Phase is a characteristic of quantum states that we have not yet discussed. Estimating the phase of a given quantum state is an important step in many quantum algorithms including Shor's algorithm. Additionally, phase helps explain the phenomena of interference which is key in algorithms such as Grover's.

Every state has a phase factor. The phase factor of a state can be deduced from the term $e^{i\varphi}$ in the standard representation of a quantum state: $\ket{\psi} = \cos(\frac{\theta}{2})\ket{0}+\sin(\frac{\theta}{2})e^{i\varphi}\ket{1}.$

We are often interested when two states have different phases. This can happen in one of two ways: differing by a global phase or by a relative phase. We've seen examples of both of these already in Lab 1 and in the previous examples in this lab.

Let's take a deeper look at qubit $q_1$ in the nested_quantum_program example from the previous section. We can follow the state of $q_1$ as it changes throughout the kernel execution.
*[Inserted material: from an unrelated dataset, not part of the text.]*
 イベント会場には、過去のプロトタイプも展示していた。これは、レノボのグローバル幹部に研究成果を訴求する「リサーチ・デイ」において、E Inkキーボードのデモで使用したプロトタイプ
We begin in the state $\ket{0}$ which is flipped to $\ket{1}$ . Then, an application of the $H$ gate takes us to $\ket{-} = \frac{1}{\sqrt{2}}\ket{0}-\frac{1}{\sqrt{2}}\ket{1}$ . This is followed by an application of the bit flip operator $X=\begin{pmatrix}0 & 1 \\ 1 & 0\end{pmatrix}$ . Carrying out this matrix multiplication we get that the state of $q_1$ prior to the measurement is: $X\ket{-}=\begin{pmatrix}0 & 1 \\ 1 & 0\end{pmatrix}\begin{pmatrix} \frac{1}{\sqrt{2}} \\ -\frac{1}{\sqrt{2}}\end{pmatrix} = \begin{pmatrix} -\frac{1}{\sqrt{2}} \\ \frac{1}{\sqrt{2}}\end{pmatrix} = -\ket{-}.$

When we measure $-\ket{-}$ we get a similar quasi-probability distribution that we would get if we measured $\ket{-}$ . We saw this behavior in Lab 1, where $\ket{+}$ and $\ket{-}$ had indistinguishable quasi-probability distributions upon measurement with mz. However, if we measured the states $\ket{+}$ and $\ket{-}$ with mx we could distinguish the two states through their quasi-probability distributions. Unlike in Lab 1, there is no measurement that we can apply to $\ket{-}$ and $-\ket{-}$ to distinguish them.

The state $\ket{-}$ and $-\ket{-}$ only differ by a scalar multiple of $-1$ . When states only differ by a factor of $-1$ , they are said to differ by a global phase. And these states cannot be distinguished from one another through any measurements, so they are often treated as being equivalent, or interchangeable.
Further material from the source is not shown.